The study focused on cells affected with myotonic dystrophy type 2, a mild form of muscular degeneration that effects roughly 1 in 8000 people worldwide (this number refers to type 1 and 2 together, exact proportions are unknown). The cause of this disease is a defect within RNA cells, where a series of four nucleotides are repeated more times than normal in an individual’s genetic coding. In this case, a cytosine-cytosine-uracil-guanine (CCUG) repeatedly binds to the protein MBNL1, rendering it inactive and causes the RNA division abnormalities that, in turn, lead to the disease.

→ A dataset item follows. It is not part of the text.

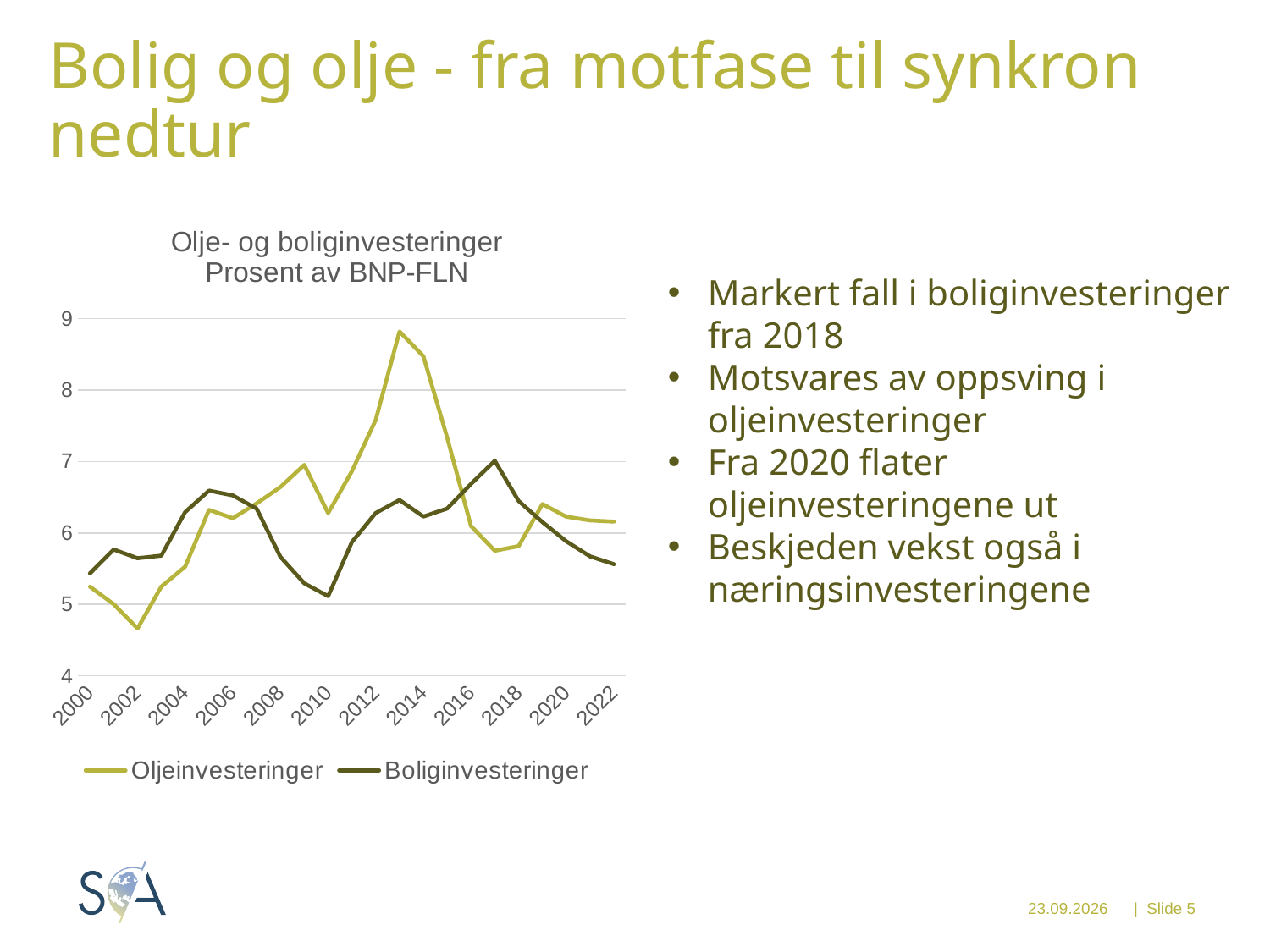
Does the Boliginvesteringer line rise or fall from 2017 to 2022? fall In which year does the Oljeinvesteringer line reach its highest value? 2013 What kind of chart is shown on the slide? line chart Is the value for Oljeinvesteringer in 2013 greater or less than 8? greater In which year does the Oljeinvesteringer line reach its lowest value? 2002 Which series has the higher value in 2013, Oljeinvesteringer or Boliginvesteringer? Oljeinvesteringer Which series has the higher value in 2017, Oljeinvesteringer or Boliginvesteringer? Boliginvesteringer Is the value for Boliginvesteringer in 2010 greater or less than 6? less What are the two series named in the chart legend? Oljeinvesteringer and Boliginvesteringer What is the title of the chart? Olje- og boliginvesteringer Prosent av BNP-FLN How many series does the legend of the chart list? 2 In which year does the Boliginvesteringer line reach its highest value? 2017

During this study, a pair of small molecules, developed by the scientists, bind to adjacent poles of the defective RNA. Think of it like two hydrogen atoms in an H2O molecule. But unlike a water molecule that would have natural attraction between smaller and larger molecules, the two smaller molecules reach out to each other, to do what Disney describes as “holding hands”.
The effect this has is to create a new, larger, compound within the infected area, utilizing the infected cells as to create their own destruction. The two small molecules bind so tightly to the defective cell, that they reverse disease defects on the molecular level. Effectively, destroying the disease from within. Cue Independence Day soundtrack.
Such an application opens the door to developing countless amounts of treatments that would otherwise not be able to pass through the blood/brain barrier. Bypassing the need for injections of drugs, and instead creating the drug within the human body itself. The original notion behind this application was first developed by Nobel laureate K Barry Sharpless, a chemist at TSRI, who dubbed it “click chemistry”.
“In my opinion, this is one unique and a nearly ideal application of the process Sharpless and his colleagues first developed,” Disney said.
Further research continues with the hope of uncovering new treatments for similar RNA defective diseases such as ALS, Huntington’s disease and more than 20 others where there is no known cure.